WHAT THE TASK ASKS: The expected answer is all of the entries, written out exactly.

DATA RECORDS:
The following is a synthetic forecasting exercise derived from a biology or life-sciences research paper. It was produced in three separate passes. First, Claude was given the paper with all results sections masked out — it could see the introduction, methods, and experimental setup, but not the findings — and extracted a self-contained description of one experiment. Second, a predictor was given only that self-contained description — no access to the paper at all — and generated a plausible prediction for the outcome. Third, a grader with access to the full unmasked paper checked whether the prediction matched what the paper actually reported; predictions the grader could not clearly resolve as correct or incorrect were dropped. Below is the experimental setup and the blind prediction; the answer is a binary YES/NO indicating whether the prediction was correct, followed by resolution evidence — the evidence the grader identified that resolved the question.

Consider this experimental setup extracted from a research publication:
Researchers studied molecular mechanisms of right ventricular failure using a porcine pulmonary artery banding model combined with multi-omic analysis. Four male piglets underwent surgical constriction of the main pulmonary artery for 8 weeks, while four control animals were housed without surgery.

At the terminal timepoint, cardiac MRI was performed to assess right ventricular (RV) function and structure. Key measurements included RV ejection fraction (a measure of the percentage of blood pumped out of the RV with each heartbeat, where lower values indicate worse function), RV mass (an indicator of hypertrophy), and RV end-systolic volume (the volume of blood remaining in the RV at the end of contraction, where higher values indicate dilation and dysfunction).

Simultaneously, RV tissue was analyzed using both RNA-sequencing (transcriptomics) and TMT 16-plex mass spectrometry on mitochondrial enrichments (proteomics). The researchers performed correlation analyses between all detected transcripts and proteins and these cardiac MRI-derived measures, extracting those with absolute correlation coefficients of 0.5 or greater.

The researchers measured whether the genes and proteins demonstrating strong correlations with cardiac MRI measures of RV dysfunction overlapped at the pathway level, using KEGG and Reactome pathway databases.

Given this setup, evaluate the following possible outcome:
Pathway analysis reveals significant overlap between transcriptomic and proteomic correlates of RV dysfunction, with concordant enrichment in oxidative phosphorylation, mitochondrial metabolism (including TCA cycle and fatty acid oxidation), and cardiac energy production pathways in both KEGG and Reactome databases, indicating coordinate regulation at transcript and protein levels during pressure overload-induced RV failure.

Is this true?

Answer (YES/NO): NO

TASK RESPONSE:
The following is a synthetic forecasting exercise derived from a biology or life-sciences research paper. It was produced in three separate passes. First, Claude was given the paper with all results sections masked out — it could see the introduction, methods, and experimental setup, but not the findings — and extracted a self-contained description of one experiment. Second, a predictor was given only that self-contained description — no access to the paper at all — and generated a plausible prediction for the outcome. Third, a grader with access to the full unmasked paper checked whether the prediction matched what the paper actually reported; predictions the grader could not clearly resolve as correct or incorrect were dropped. Below is the experimental setup and the blind prediction; the answer is a binary YES/NO indicating whether the prediction was correct, followed by resolution evidence — the evidence the grader identified that resolved the question.

Consider this experimental setup extracted from a research publication:
Researchers studied molecular mechanisms of right ventricular failure using a porcine pulmonary artery banding model combined with multi-omic analysis. Four male piglets underwent surgical constriction of the main pulmonary artery for 8 weeks, while four control animals were housed without surgery.

At the terminal timepoint, cardiac MRI was performed to assess right ventricular (RV) function and structure. Key measurements included RV ejection fraction (a measure of the percentage of blood pumped out of the RV with each heartbeat, where lower values indicate worse function), RV mass (an indicator of hypertrophy), and RV end-systolic volume (the volume of blood remaining in the RV at the end of contraction, where higher values indicate dilation and dysfunction).

Simultaneously, RV tissue was analyzed using both RNA-sequencing (transcriptomics) and TMT 16-plex mass spectrometry on mitochondrial enrichments (proteomics). The researchers performed correlation analyses between all detected transcripts and proteins and these cardiac MRI-derived measures, extracting those with absolute correlation coefficients of 0.5 or greater.

The researchers measured whether the genes and proteins demonstrating strong correlations with cardiac MRI measures of RV dysfunction overlapped at the pathway level, using KEGG and Reactome pathway databases.

Given this setup, evaluate the following possible outcome:
Pathway analysis reveals significant overlap between transcriptomic and proteomic correlates of RV dysfunction, with concordant enrichment in oxidative phosphorylation, mitochondrial metabolism (including TCA cycle and fatty acid oxidation), and cardiac energy production pathways in both KEGG and Reactome databases, indicating coordinate regulation at transcript and protein levels during pressure overload-induced RV failure.

Is this true?

Answer (YES/NO): NO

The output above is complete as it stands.